А что же произошло с личностью за  эти два тысячелетия?  Задаваясь таким вопросом, я представляю себе  раздвоенного  человека, одна часть которого выступает  приверженным своим кумирам, озлобленным,  хитрым  и алчным субъектом, радующимся горю и страданиям  других, вторая же его  часть –  открыта к восприятию любви,  терпимости и целостности мира. Однако, это усреднённый человек. А, если брать каждого в отдельности, то его рассудок расколот также  как и общество национальными, социальными, культурными и прочими противоречиями,  веками копившимися в подсознании. И отнюдь не всегда  эти противоречия побуждают его  к  толерантности. Наоборот, злоба и месть  охватят его сознание прежде, чем любовь и терпимость. При этом он стремится достичь в жизни всего наиболее лёгкими путями, главным образом, примкнув к властьимущим, впитав  в себя их идеи, вместо того, чтобы реализовать свои убеждения и  свою роль, данную ему судьбой и Богом. В борьбе за реализацию собственного «я»  слабый человек  нередко проигрывает, повинуется злу, в утверждение своей гордыни  преступает нравственные законы, становится убийцей, грабителем и насильником,  – и  вот он уже не частично, а целиком во власти мрака. 

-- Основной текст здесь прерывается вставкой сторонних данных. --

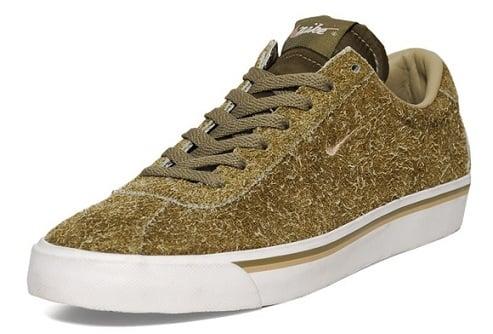 "Nike Zoom Match Classic ""Iguana Suede"""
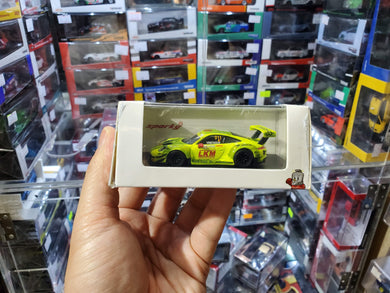 Spark Model 1/64 Y127 Porsche 911 GT3 R No. 911 Manthey Racing FIA GT Worlc Cup Macau 2018
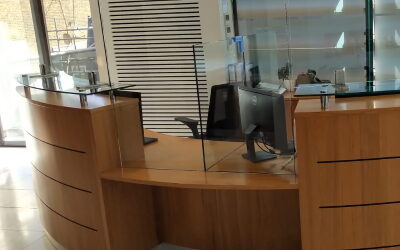 Curved Reception Desk with Clear Screens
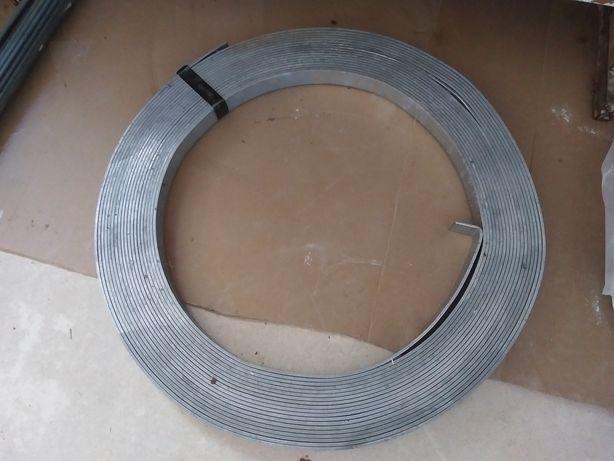 Bednarka 30/4 mm 25m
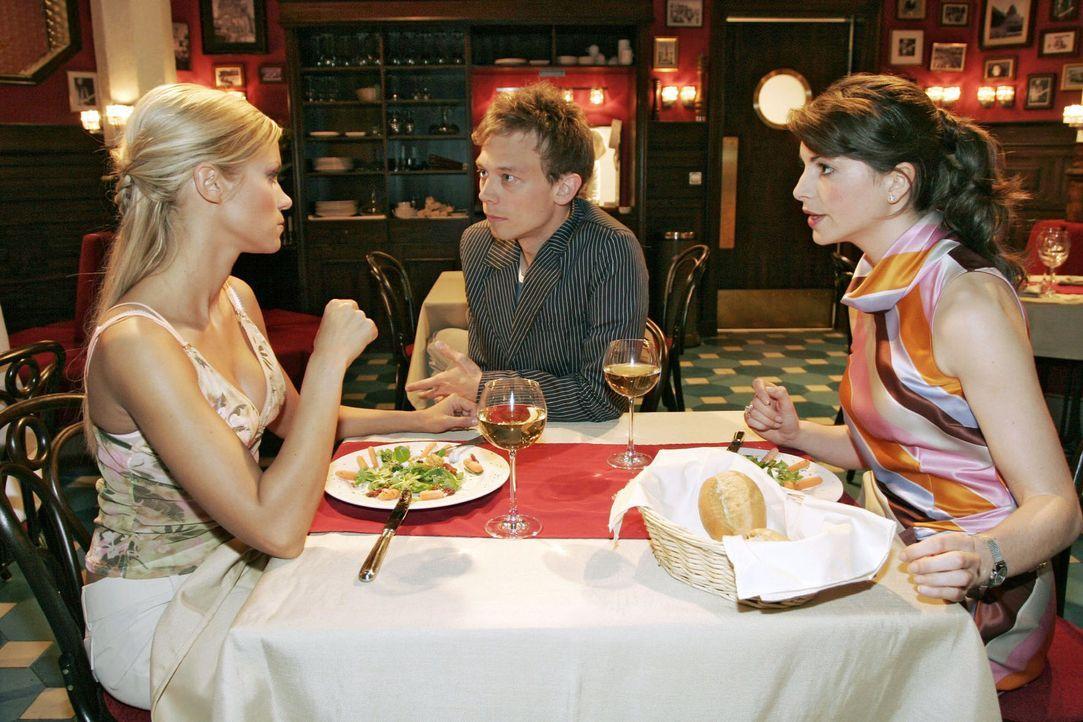 Als Jürgen (Oliver Bokern, M.), der misstrauisch geworden ist, während eines Essens von Sabrina (Nina-Friederike Gnädig, l.) und Mariella (Bianca He... - Bildquelle: Noreen Flynn Sat.1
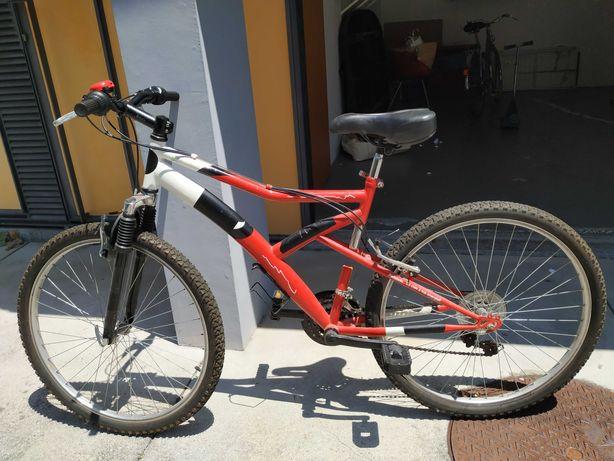 Bicicletas de montanha com suspensão dianteira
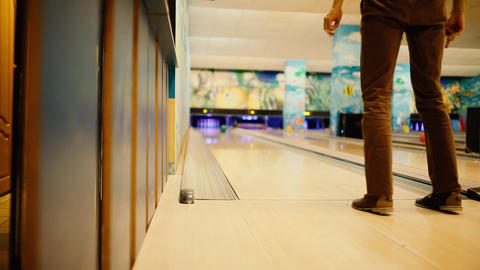 In the game club for bowling, the player throws a bowling ball that knocks down Archivo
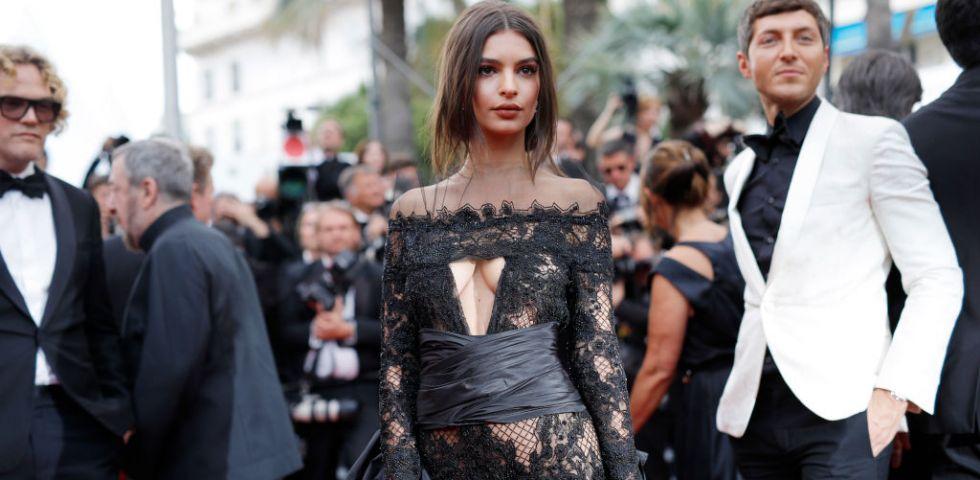 Cannes 2017 red carpet hot per emily ratajkowski diredonna for Salone cannes 2017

Мне думается, что внутренний мир человека не создан для того, чтобы пополнять океаны зла.  Его сознание  творится  для любви и созидания. И, если каждый, прочтя повесть, найдёт в себе силы понять, принять и простить моего Александра,  то  он одержит победу, прежде всего,  над  тёмными силами внутри себя, а значит и над злом целого мира. 



В книгу "Александров камень" также включены два созвучных выбранной теме рассказа – «Гео» и «Мотылёк», повествующие как о живой, так и  об  иной  реальности.
 
13 декабря 2008 г.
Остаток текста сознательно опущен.